### EXCERPT
______________________________

If you don’t know Jack — Jack van Ommen — you’re going to want to meet him at the Ha-Ha Kick-Off Party on Sunday. He’s the epitome of how much cruising you can do with so little.

Richard
©Latitude 38 Media, LLC

The days just before the start of a Baja Ha-Ha are among the Grand Poobah’s favorites of the year. Everywhere we turn in San Diego we see folks getting their boats ready for the Monday-morning parade and start. Everyone at the Police Dock, which is packed, is eager to chat and make new friends.

There’s one boat at the Police Dock, the Najad 30 Fleetwood, that will be leaving the day after the Ha-Ha start. That’s because her owner, Jack van Ommen, is singlehanding. Nonetheless, Jack will be the Poobah’s special guest at the Ha-Ha Kick-Off Party at the West Marine Superstore on Sunday.

Van Ommen is a hero of Latitude’s, for after he went bankrupt at age 60, with nothing to his name but his 30-ft kit boat and a modest Social Security check, he’s managed to outfit his boat and sail over 50,000 miles and visit 50 countries. His second-favorite country will surprise you — Romania! You’ll have to ask him what his favorite country has been.

You’ll also want to ask Jack, who is on his way to cross an imaginary line between Trinidad and Miami by February, and thus complete his circumnavigation, how he keeps looking so young and fit. He’ll turn 80 in February and looks fabulous. It might have something to do with cruising on a small boat on a small budget for the last 16 years.

______________________________

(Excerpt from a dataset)
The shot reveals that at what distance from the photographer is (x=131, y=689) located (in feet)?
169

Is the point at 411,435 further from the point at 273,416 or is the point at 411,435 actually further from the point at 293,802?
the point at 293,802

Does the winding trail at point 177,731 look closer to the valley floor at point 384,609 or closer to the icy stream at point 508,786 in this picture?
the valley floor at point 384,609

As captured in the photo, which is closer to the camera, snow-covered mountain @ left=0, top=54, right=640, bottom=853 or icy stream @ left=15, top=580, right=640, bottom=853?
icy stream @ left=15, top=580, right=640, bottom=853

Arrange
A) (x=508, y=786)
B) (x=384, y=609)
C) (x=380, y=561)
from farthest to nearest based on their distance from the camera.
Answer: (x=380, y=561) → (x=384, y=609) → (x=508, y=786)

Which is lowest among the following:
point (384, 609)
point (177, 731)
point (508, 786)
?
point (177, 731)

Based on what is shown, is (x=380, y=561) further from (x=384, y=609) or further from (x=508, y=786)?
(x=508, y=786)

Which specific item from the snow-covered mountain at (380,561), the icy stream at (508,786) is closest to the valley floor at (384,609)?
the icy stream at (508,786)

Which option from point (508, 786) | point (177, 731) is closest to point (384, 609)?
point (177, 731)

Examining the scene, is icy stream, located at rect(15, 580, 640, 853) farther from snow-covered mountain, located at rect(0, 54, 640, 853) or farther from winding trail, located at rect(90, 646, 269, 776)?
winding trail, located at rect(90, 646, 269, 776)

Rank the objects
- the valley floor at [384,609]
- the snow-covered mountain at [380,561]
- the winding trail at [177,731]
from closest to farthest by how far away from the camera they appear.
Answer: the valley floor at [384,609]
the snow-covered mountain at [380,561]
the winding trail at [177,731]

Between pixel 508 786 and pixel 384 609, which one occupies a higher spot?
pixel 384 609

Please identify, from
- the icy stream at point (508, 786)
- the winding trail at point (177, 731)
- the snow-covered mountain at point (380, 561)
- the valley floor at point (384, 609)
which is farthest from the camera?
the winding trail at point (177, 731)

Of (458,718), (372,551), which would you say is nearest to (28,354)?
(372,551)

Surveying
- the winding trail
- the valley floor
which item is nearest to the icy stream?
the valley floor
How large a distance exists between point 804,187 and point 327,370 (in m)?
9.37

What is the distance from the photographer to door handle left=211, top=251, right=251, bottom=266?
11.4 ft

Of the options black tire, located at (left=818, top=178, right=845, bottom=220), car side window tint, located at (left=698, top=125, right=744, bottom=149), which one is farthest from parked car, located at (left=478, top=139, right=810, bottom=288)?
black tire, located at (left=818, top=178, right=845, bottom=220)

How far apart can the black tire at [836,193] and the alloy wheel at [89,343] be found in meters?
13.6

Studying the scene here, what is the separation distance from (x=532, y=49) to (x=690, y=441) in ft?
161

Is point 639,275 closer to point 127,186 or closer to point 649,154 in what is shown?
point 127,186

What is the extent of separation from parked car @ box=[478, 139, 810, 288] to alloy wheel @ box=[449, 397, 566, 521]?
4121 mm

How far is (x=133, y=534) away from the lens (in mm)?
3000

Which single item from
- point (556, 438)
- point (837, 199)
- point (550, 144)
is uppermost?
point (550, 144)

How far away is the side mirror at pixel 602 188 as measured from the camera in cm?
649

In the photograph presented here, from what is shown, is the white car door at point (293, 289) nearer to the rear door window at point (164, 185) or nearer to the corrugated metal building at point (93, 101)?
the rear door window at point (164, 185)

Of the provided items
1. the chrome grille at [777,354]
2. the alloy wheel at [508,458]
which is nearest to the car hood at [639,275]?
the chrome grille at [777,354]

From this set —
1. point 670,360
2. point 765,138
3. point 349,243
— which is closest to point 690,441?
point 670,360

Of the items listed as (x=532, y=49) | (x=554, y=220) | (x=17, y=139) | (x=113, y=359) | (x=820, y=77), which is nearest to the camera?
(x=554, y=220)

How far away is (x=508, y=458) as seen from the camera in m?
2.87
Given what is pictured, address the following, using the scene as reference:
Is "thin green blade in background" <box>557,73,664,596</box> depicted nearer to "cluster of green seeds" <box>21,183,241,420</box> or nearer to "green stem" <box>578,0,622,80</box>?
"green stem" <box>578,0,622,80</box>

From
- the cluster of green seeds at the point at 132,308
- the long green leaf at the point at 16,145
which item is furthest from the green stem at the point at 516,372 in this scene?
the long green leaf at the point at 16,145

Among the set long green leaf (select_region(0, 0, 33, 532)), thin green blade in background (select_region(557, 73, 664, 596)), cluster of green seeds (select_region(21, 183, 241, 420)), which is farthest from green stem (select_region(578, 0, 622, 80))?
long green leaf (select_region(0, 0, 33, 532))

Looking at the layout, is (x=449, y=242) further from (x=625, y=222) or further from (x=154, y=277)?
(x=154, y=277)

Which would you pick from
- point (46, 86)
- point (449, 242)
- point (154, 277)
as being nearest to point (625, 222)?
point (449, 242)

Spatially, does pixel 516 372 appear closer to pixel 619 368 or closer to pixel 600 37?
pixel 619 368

______________________________

### DIRECTIVE 1
According to the article on Jack van Ommen, which country is his second favorite?
### DIRECTIVE 2
Rewrite the article on Jack van Ommen from "If you don’t" up to and including "make new friends.", replacing "San Diego" with "Ensenada".

### FINISHED ANSWER 1
Romania.

### FINISHED ANSWER 2
If you don’t know Jack — Jack van Ommen — you’re going to want to meet him at the Ha-Ha Kick-Off Party on Sunday. He’s the epitome of how much cruising you can do with so little.

Richard
©Latitude 38 Media, LLC

The days just before the start of a Baja Ha-Ha are among the Grand Poobah’s favorites of the year. Everywhere we turn in Ensenada we see folks getting their boats ready for the Monday-morning parade and start. Everyone at the Police Dock, which is packed, is eager to chat and make new friends.